First let me begin by saying, wow, you guys. The flu is a terrible, terrible thing.
I thought I caught the flu the day after New Years. I was sick a few days, then I was okay for a couple.
Then sick a few more days, and fine for the next four.
Last Sunday night, my body hurt so terribly and I felt just so awful, I couldn’t stand it anymore. I set up a doctor’s appointment. I was running a low fever and my flu test was negative. My doctor said I had pneumonia. My chest rattled when I breathed and I couldn’t stop coughing. Antibiotics, make-me-loopy cough syrup, good to go.
I woke up Tuesday afternoon and could not stop shaking. Not shivering. Shaking. I took my temperature. 101. 30 minutes later, I felt even worse. I took my temperature again. 103.3. I was on Advil and my temperature was still 103.3? A phone call later, I was on my way to the ER where I learned I didn’t have pneumonia, but I did have the flu.
This is really me at the ER. Super awesome mask!
I don’t remember much of last week, but I think I’m on the mend.
I’ve never had the flu before (and I will be getting flu shots from now on) so I had no idea something could make me stay still the way it did. I didn’t touch my computer all week. All I could do was think.

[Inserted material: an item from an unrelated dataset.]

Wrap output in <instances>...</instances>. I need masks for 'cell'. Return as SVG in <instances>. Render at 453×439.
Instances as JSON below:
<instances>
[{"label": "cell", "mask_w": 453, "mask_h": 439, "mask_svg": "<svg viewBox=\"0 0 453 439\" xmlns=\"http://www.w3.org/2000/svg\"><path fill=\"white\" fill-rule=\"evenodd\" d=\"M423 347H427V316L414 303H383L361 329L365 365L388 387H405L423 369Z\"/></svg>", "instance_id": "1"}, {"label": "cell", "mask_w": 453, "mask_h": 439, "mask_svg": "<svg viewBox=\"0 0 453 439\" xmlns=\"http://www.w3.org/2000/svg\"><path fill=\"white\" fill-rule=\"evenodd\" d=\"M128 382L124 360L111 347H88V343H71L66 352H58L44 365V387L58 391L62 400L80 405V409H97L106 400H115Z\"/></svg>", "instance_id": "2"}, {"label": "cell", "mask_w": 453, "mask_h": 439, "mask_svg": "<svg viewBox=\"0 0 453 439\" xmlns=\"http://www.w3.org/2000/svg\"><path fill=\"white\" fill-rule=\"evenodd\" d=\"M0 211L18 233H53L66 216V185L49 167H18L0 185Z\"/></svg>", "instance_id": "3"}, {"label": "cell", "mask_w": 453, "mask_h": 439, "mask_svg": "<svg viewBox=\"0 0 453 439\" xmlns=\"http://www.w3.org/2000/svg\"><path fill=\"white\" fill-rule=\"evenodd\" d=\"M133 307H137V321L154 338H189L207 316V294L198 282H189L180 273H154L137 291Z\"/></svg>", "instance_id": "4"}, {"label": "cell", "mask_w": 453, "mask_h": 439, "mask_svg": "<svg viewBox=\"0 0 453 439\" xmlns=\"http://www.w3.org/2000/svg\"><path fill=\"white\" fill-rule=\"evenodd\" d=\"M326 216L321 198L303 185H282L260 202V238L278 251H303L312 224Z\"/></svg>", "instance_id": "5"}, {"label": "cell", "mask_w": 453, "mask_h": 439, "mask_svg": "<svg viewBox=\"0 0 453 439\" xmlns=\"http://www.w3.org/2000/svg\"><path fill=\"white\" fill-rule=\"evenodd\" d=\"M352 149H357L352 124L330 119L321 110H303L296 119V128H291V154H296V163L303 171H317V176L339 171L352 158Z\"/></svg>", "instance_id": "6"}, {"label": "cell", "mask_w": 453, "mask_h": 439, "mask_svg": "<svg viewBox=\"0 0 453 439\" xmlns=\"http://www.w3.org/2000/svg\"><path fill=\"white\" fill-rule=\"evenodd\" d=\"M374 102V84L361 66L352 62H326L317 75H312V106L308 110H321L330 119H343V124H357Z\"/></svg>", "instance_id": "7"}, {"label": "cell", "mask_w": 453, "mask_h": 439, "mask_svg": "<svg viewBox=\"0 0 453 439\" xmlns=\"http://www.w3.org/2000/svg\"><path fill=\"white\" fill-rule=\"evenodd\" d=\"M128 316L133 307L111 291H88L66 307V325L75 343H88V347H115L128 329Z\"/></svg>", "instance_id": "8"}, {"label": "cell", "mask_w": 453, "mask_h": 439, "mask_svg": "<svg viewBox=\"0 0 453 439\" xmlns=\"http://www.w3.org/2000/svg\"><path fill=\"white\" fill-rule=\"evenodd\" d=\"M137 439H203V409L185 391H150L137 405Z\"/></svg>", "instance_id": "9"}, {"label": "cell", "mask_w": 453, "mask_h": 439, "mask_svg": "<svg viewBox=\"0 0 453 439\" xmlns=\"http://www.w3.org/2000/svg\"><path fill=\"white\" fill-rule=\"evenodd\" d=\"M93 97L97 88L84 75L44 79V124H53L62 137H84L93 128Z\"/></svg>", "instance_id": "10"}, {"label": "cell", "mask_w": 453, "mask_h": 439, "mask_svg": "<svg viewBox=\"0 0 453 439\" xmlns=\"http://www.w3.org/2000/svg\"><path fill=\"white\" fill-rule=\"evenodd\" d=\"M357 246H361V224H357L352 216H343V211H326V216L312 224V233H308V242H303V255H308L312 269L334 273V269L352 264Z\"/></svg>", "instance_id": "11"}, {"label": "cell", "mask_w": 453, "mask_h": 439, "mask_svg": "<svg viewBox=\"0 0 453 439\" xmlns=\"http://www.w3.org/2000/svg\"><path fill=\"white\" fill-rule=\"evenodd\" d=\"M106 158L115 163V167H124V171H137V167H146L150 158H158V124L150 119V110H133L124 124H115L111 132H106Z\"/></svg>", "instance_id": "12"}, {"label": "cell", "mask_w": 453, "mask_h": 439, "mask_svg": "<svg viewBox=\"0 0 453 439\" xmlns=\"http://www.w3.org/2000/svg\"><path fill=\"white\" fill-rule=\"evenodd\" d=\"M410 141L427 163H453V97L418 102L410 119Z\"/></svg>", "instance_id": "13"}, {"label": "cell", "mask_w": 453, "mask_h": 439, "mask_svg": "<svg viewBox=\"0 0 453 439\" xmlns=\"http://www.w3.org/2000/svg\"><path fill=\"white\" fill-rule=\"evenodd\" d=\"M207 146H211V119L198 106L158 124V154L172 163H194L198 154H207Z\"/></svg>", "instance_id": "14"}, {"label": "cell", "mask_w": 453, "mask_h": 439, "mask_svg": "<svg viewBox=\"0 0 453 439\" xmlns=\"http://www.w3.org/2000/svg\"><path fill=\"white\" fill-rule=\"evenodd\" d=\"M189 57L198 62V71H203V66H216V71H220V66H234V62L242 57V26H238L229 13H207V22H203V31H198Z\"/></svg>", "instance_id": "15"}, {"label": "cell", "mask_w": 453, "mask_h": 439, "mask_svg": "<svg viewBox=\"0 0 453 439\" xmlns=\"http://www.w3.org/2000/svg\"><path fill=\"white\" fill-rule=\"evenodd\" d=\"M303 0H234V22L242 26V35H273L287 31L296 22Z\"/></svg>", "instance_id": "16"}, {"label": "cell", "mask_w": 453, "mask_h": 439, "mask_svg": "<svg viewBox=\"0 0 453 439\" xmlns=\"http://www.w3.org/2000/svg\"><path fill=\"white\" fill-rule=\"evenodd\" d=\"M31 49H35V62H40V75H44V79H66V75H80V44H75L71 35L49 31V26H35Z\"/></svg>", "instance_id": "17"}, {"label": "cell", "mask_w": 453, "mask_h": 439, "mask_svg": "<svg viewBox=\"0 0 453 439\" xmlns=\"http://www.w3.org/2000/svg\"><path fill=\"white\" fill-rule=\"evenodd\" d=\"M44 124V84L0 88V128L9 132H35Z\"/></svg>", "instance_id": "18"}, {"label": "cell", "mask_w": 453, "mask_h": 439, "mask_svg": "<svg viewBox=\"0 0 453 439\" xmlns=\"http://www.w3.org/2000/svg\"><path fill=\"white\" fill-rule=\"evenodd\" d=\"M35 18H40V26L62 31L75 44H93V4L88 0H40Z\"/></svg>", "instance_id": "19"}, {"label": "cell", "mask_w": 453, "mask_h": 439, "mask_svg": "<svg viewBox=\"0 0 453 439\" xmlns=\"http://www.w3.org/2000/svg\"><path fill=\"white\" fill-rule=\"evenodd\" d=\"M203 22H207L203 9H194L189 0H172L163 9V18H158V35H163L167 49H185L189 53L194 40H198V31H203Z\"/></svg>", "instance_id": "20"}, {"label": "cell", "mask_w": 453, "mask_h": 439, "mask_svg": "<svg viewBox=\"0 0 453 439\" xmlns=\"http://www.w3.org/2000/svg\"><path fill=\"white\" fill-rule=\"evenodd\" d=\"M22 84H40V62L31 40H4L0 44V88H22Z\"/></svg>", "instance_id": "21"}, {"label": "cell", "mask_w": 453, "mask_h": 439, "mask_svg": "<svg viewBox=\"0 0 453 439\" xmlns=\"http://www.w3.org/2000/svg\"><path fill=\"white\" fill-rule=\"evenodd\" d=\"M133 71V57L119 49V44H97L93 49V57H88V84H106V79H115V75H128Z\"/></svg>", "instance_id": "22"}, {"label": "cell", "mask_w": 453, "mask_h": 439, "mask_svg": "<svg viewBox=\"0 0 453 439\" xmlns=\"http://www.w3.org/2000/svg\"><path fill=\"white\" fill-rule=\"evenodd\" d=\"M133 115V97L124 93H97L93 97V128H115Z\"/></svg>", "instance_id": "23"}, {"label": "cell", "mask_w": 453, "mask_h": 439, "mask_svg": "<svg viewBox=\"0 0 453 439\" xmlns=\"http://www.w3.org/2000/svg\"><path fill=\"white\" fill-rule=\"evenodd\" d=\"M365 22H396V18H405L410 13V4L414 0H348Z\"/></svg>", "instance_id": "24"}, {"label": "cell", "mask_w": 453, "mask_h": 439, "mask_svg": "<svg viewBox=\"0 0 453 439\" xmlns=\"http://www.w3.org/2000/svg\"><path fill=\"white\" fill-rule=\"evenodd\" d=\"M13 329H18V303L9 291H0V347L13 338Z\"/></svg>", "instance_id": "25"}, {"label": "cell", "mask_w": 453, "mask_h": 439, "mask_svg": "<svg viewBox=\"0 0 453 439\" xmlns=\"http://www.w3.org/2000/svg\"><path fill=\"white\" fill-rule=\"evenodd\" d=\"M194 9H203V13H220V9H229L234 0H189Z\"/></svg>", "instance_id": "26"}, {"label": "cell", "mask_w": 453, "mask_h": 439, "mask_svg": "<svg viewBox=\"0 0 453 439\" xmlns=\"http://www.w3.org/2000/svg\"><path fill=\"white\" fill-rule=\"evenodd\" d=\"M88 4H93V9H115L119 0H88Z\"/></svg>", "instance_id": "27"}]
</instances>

Thinking for a week is not necessarily a good thing for me. I tend to get wrapped up in layers of self-doubt, self-pity, and even some bitterness and jealousy. Even if I try to refocus my thoughts on what’s good, my tendency to reflect in everything I’ve done wrong or that I’m not doing as well as I’d like takes over.
I was tired enough because of the flu, and with my mental defenses destroyed, I found myself in a big puddle of giving up.
I wanted to give up.
No, I want to give up.
I still do.
One thing you don’t want to do while sweating through all of your clothing because of a fever is go online. If you do, and if you’re like me, you’ll end up feeling like everyone has their life put together. They hustle and you don’t want to even get up to get a Powerade, much less do any work. They post about the great people they wine and dine with, and you forget to find gratitude for the friends who rushed to the hospital to pray with you, who brought you meals and medicine.
You feel so overwhelmed and you feel so small all at the same time.
I don’t know if you’re like me, but I tend to have so much to do…I try and prove myself or reinvent myself or tell myself that if I do this or that maybe-just-maybe I’ll feel like I’ve made a difference, that I’m worth something to someone, that I’m contributing whatever it is that God gave me to contribute to this world. I preach a message that tells people about the beauty of simply being, about rest and about health, yet if I think about my to-do list, I feel sick to my stomach. I feel small and overwhelmed and because I’m not as popular as this person or because some other person who has an important title doesn’t email me back, that somehow I’m a failure.
THAT IS JUST NOT TRUE.
Maybe you’re like me (I can empathize). You work so hard to write, to share, to be a mom or a dad or a wife or a husband or a good friend and your heart burns with such fury to do just one thing that makes a difference. All the while every message you take in from the outside world, from the voices you respect (and maybe the ones people tell you that you should respect) tells you it’s not enough. If it was enough, you’d have that viral blog post, that book deal, or just one single comment or message about that super-important thing you shared with the world. You feel small and overwhelmed.
This – by all industry standards – is not a good blog post to write. I have no answers for you. No three-steps to finding peace in chaos or security where you feel frail.
This is just me saying (to the both of us):
YOU are NOT alone in this.
The chaos you feel is a lie from Satan that wants to draw you away from your identity in Christ.
It is not your job to save the world.
It is not your job to even save one single person.
It is your job to delight and worship your creator.
To walk the path he set for you, even if it’s not glamorous, or exciting, or what you expected.
Rejoice in Him.
Cry out to Him.
Strangely, as we become more desperate for God, that sense of desperateness leads us to great peace.